During his turn at the mic, Wade Henderson observed:
While today’s march is unprecedented in unifying Americans from all corners, it alone will not create the change that our country so desperately deserves. In today’s speeches and community building, we must remind each other time and time again that we must vote in November.As the great Frederick Douglass reminds us, power concedes nothing without a demand. It never has, it never will. If we don’t vote, we don’t count. The choice is ours.
Rev. Al Sharpton also spoke at the rally. He underscored that progressives have work to do:
We’ve got to go home and we’ve got to hit the pavement. We’ve got to knock on doors. We’ve got to ring those church bells.
Sharpton was back at the mic Sunday morning for his “Hour of Power” radio show. He mentioned the One Nation rally in passing, noting that it was a mash-up of issues pushed by labor unions, civil rights organizations, peace groups and environmentalists, among others. Tellingly, he did not give a crowd estimate.
Sharpton asked the $50 million question:
What do we need to energize our base to vote in the midterm elections?
He continued:
Why are tea partiers getting their voters enthused, but Democrats and progressives are not getting their voters enthused?[…]
Why are they not voting? Why are they not energized? What will it take to energize our community and our base?
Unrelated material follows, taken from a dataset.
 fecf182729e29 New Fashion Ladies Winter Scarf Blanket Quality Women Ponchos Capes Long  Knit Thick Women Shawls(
And why are the conservatives able to energize their base and we are not able to energize ours?
Sharpton posited the possibility that “people are too disappointed.”
Callers offered a number of ideas. One caller echoed remarks House Majority Whip James Clyburn made last week about the folly of Democrats running away from President Barack Obama.
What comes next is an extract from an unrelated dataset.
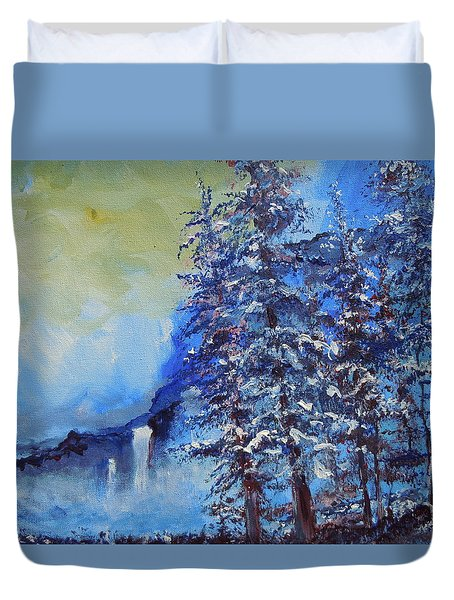 It's Cold Out Duvet Cover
In an interview with theGrio.com, Clyburn said:
The big problem that African-Americans have got with the Democrats is that they don’t think we’re supporting this president sufficiently. That’s what’s showing up in the polls. And the extent to which the president is out there putting that lie to rest that will determine whether or not these people turn out. But if he’s hunkered down in the White House and people don’t think that we’re supporting him and, he ain’t saying anything, silence gives consent. I think the black voters are going to turn out.
One caller cut to the chase:
They need to get people on the campaign trail [with Obama] more than they are. We want to hear from him. We love him.
When it comes to voting for congressional Democrats, “what’s love got to do with it?”